The stories we tell amongst ourselves by word of mouth, in books, movies and TV, both reflect and contribute to, the mythic fundament of our taken-for-granted reality.
Apocalyptic themes have permeated the lore of many, though not all, cultures. There are stories of grand beginnings and calamitous endings but there are also stories of what has always been and will always be, as well — stories of our immortality by way of continuation.
Grand beginnings and calamitous ends figure prominently in our Scientistic age, thanks in great part, according E. A. Burtt, to its metaphysical origins in Pythagorean and neo-Platonic reduction and Judeo-Christian doctrine.
We need to understand that apocalyptic myths are not built into our brains. They are stories we construct in the service of particular kinds of practical relations amongst ourselves as we go forward in the world.
Scientism, born during the Enlightenment, in which the endless and industrious reduction of everything and ourselves to elemental particles in a unified field, bouncing around pointlessly, reflects and enables our current hi-tech M.O. for acting forward in the word. This reduction reflects and contributes to our preoccupation with a cold and heartless end-time — a darkness rising.
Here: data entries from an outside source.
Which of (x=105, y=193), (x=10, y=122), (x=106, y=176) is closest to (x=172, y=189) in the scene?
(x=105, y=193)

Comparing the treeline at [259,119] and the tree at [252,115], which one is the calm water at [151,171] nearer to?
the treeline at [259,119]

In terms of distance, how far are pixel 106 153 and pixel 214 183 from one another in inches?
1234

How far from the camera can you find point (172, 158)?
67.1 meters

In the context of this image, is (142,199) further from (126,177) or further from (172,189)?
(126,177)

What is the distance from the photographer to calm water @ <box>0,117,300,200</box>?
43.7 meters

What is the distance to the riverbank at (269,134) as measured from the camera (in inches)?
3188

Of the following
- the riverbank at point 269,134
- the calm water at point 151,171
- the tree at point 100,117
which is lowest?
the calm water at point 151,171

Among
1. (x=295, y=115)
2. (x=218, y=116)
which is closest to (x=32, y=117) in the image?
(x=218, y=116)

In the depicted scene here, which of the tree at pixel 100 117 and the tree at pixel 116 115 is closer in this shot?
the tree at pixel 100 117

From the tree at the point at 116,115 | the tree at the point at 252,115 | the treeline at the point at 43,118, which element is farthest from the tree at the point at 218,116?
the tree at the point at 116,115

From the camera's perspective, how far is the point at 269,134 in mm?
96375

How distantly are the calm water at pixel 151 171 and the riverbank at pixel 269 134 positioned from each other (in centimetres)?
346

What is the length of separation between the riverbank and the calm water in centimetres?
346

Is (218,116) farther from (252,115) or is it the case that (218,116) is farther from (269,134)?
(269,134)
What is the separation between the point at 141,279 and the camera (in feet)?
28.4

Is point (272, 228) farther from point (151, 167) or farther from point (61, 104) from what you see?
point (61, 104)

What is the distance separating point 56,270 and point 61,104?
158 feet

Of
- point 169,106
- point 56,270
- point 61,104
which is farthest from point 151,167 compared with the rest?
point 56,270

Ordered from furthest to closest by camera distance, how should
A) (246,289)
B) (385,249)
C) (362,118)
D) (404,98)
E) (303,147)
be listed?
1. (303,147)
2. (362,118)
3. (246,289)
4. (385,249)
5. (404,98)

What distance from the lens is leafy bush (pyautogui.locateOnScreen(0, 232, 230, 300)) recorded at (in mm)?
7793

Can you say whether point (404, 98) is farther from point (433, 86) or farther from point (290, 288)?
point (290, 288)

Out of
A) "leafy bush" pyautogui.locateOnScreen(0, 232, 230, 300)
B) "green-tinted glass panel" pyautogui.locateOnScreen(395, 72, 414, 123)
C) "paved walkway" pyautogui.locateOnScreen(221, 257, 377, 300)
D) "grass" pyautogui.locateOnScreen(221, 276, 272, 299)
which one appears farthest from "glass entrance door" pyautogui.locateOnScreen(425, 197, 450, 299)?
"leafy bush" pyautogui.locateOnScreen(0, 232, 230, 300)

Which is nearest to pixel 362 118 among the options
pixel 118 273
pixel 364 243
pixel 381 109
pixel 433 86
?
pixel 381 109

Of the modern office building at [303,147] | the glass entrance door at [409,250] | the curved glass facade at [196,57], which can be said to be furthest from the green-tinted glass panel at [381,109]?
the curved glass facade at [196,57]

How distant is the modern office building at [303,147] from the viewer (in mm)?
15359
But if we know this is how we work — that the stories we create and tell amongst ourselves make us what we are and what we are becoming, then we can aim to become better story tellers. We can teach our young how story works and how to tell stories that work better. This is not much different than teaching ourselves that the work of singing and dancing our way forward into the future is more important than the rear-view-mirror work we do that is aimed at taking apart and reverse engineering the clockwork of the universe — including ourselves.